----- THE DATA

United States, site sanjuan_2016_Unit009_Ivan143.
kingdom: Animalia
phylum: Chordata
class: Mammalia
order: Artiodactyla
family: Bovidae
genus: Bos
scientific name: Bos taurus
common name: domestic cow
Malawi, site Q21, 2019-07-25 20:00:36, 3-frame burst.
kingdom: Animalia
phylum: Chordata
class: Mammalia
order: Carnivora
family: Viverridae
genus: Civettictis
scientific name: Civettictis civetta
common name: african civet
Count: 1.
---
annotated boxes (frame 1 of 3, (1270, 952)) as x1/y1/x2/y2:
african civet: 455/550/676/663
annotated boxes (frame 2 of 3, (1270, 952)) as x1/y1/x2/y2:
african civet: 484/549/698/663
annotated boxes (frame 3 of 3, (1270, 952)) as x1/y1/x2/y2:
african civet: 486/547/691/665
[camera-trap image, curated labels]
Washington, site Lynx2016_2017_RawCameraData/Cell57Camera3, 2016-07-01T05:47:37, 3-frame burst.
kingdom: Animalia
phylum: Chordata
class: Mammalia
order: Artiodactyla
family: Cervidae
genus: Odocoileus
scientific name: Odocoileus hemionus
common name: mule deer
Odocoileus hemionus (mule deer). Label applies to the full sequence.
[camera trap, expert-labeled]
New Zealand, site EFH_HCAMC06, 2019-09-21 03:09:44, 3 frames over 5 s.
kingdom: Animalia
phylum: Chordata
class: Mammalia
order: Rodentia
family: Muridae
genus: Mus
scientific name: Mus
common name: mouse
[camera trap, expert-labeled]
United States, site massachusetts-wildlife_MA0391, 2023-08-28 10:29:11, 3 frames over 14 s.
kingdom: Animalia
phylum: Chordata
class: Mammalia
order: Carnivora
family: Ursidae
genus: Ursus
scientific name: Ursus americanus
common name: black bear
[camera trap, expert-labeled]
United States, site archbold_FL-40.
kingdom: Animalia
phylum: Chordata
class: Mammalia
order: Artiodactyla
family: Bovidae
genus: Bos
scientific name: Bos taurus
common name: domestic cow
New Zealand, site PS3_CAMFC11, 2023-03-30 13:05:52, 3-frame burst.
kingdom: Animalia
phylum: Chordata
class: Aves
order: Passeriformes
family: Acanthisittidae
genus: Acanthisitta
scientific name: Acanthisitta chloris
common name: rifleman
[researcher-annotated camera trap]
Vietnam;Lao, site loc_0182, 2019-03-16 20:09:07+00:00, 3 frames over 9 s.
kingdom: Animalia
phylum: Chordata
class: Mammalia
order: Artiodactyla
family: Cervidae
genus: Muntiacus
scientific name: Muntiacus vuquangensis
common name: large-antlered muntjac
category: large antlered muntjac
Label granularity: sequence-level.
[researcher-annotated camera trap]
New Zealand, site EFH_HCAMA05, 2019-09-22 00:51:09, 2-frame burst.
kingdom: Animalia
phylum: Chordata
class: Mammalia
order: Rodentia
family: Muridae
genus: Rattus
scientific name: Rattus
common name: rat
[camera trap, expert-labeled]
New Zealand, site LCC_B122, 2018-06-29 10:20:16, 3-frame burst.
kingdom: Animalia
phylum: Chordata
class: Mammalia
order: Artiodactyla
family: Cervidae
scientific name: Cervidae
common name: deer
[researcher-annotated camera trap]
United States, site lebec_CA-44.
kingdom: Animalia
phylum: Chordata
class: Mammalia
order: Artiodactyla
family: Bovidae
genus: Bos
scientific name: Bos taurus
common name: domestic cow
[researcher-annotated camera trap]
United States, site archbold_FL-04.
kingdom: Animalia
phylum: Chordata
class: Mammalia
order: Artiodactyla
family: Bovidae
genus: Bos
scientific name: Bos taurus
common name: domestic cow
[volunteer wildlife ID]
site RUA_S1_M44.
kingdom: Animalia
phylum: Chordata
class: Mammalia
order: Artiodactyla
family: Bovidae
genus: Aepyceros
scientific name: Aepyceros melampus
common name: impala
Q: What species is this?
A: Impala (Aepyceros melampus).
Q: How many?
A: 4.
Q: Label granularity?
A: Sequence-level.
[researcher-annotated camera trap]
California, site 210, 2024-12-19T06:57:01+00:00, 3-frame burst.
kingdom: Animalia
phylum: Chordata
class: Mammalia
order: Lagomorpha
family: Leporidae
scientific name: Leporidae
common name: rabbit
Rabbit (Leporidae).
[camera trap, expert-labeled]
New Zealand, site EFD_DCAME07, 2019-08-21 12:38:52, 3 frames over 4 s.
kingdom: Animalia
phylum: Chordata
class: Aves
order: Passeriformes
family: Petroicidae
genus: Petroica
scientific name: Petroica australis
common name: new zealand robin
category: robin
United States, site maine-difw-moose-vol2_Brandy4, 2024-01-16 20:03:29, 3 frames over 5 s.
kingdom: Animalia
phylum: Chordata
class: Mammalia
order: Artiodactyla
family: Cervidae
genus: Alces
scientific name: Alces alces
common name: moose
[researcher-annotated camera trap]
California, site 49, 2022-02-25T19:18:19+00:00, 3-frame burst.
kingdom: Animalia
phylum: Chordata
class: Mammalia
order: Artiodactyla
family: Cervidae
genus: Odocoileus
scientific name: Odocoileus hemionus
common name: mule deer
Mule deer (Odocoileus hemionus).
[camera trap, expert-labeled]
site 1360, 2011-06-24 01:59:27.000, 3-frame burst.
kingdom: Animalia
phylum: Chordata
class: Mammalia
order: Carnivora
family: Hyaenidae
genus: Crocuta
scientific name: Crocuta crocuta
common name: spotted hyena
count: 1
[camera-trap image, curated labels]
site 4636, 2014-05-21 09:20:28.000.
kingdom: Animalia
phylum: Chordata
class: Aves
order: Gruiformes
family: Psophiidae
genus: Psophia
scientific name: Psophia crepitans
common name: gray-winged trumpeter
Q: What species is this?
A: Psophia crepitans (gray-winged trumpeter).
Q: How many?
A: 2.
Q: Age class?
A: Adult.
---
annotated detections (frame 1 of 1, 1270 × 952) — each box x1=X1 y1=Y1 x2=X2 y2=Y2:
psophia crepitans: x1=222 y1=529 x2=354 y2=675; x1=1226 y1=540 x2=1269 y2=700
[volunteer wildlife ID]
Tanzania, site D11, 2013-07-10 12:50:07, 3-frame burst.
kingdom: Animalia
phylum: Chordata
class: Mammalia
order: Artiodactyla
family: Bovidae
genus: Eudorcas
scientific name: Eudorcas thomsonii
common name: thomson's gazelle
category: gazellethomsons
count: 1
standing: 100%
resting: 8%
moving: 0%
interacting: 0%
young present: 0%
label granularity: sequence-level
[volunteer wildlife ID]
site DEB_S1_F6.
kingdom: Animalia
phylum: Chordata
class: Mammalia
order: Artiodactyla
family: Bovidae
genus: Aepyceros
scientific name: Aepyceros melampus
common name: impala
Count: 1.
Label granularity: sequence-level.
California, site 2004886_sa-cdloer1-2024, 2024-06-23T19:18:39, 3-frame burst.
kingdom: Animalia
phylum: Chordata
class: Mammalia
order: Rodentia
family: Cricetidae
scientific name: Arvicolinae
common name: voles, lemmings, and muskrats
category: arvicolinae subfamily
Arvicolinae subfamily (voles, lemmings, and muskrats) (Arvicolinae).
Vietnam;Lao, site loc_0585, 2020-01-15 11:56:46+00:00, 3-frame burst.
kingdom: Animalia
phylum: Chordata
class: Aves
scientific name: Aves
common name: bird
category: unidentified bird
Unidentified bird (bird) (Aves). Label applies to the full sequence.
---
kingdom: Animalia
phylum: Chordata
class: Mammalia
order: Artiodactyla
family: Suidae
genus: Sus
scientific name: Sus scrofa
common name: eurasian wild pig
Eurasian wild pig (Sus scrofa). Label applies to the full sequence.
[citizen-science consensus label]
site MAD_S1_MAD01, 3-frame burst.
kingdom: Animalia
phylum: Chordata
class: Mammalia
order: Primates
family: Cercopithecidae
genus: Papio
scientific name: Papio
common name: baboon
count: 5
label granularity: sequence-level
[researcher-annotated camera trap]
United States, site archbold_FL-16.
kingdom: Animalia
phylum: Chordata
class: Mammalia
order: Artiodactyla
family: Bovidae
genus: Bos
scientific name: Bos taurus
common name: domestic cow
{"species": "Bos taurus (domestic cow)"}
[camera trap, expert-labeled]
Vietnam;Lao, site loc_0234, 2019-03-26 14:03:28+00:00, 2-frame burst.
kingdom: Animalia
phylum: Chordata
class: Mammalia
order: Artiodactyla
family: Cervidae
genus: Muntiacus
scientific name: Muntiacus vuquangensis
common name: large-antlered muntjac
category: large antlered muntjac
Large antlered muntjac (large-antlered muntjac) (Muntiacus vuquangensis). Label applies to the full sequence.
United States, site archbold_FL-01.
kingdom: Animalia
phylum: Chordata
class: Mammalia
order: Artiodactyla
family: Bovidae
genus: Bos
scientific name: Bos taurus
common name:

----------

EXERCISE REQUIREMENTS — For every line above that includes the string "California", copy the line.

ANSWER BOX —
California, site 210, 2024-12-19T06:57:01+00:00, 3-frame burst.
California, site 49, 2022-02-25T19:18:19+00:00, 3-frame burst.
California, site 2004886_sa-cdloer1-2024, 2024-06-23T19:18:39, 3-frame burst.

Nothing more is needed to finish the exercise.